How KIP-881 and KIP-392 reduce Inter-AZ Networking Costs in Classic Kafka

10 min read Original article ↗

It is well known that data transfer fees in the cloud are a massive contributor to Kafka’s cost footprint. This alone has motivated the proliferation of new diskless architectures including Warpstream, Confluent Freight, StreamNative Ursa, RedPanda Cloud Topics, Bufstream, Tansu, Kafscale and last but definitely not least - OSS Kafka adopting this architecture soon via KIP-1150 Diskless Kafka.

The key selling point1 of this architecture is it eliminates cross-zone replication costs.

What if I told you you could shave off the equivalent of your replication’s cost bill with 1/10th the effort, disruption and risk?

Aligning consumer fetch traffic to go through the same zone can slash your Kafka cluster cost by 50%. Two KIPs (KIP-392 and KIP-881), help achieve this. Both features require minimal effort to set up and carry virtually no risk.

Beware, though, a major gotcha in cloud networking is that public IP usage in the same zone is charged as if it is cross-zone traffic.

Let us lay the foundations for this article by quickly revisiting the regular traffic flows that your Kafka cluster will experience.

A simple conventional2 Kafka cluster will experience the following cross-zone data flows:

  • 2/3rds of the clients’ (producer/consumer) traffic will be served by a broker in another zone.

  • all replication traffic will cross zones

  • your (RF=3) replication traffic will be equal to 2x your producer traffic

Let’s imagine a sample small-scale3, 5x fanout4 throughput of 10 MB/s writes and 50 MB/s reads:

Such a workload will rack up the following networking costs in AWS, priced at $0.02 per GiB5:

  • 16.72 TiB of cross-zone producer write traffic a month6

    • 17121 GiB - $342 a month

    • $4.1k a year

  • 50.15 TiB of cross-zone replication traffic a month

    • 51354 GiB - $1027 a month

    • $12.3k a year

  • 83.58 TiB of cross-zone consumer read traffic a month

    • 85586 GiB - $1712 a month

    • $20.5k a year

Giving this hypothetical workload, a total of $36.9k will go toward data transfer fees perevery year.

What stands out is the consumption cost! At $20.5k, it is more than both the replication and producer combined ($20.5k vs $16.4k).

Here is a chart which portrays the share of total network traffic cost attributable to consumers at different fanout ratios:

The whole point of running Kafka is to have read fanout - multiple consumers reading the same stream.

This aspect, however, turns out to be the most expensive part of it.
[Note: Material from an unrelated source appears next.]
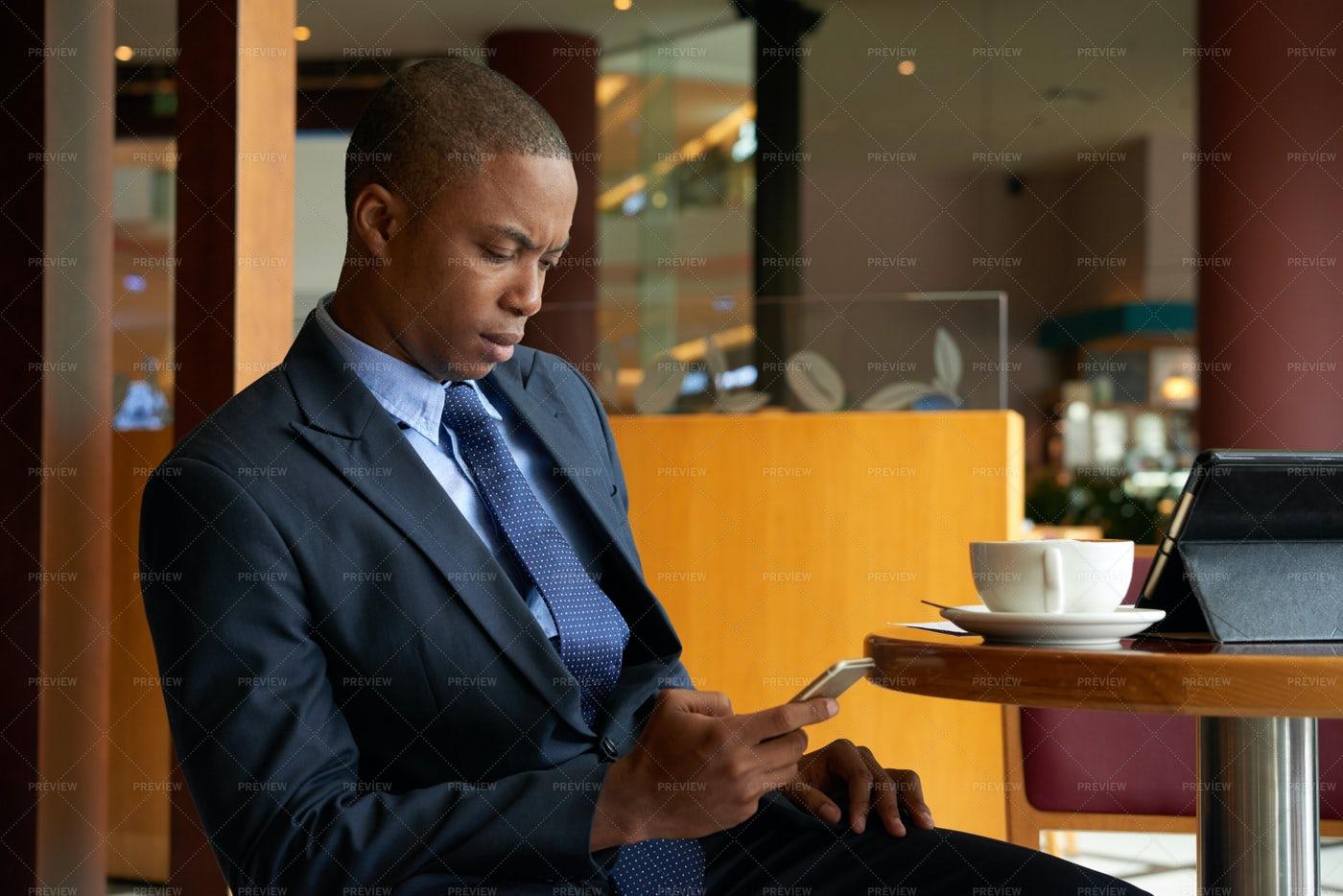 Texting Serious Entrepreneur: Stock Photos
It does not have to be.

There are two dead-easy ways to completely eliminate this $20.5k cost.

KIP-392, commonly referred to as Fetch From Follower, is an old (2019) Kafka change that allows consumer clients to read from follower brokers.

Previously, a Consumer could only read from the broker that was the partition leader. There was no fundamental reason for this limitation to exist:

  • Consumers are only ever allowed to see data that is below the high watermark offset. Any record below the high watermark is guaranteed to be replicated across all in-sync followers. The data is therefore guaranteed to be available on any in-sync followers, so it’s not like the leader is serving something others don’t have.

  • The log is append-only meaning that the data stays final once it’s been replicated (again, the high watermark). There is no risk that some change in the data leads to stale reads.

The Kafka community figured this out and modified the protocol to allow consumption from follower replicas. It works in a very simple way: the consumer clients are extended to define their AZ via the client.rack property. Clients then send this rack metadata in the fetch requests.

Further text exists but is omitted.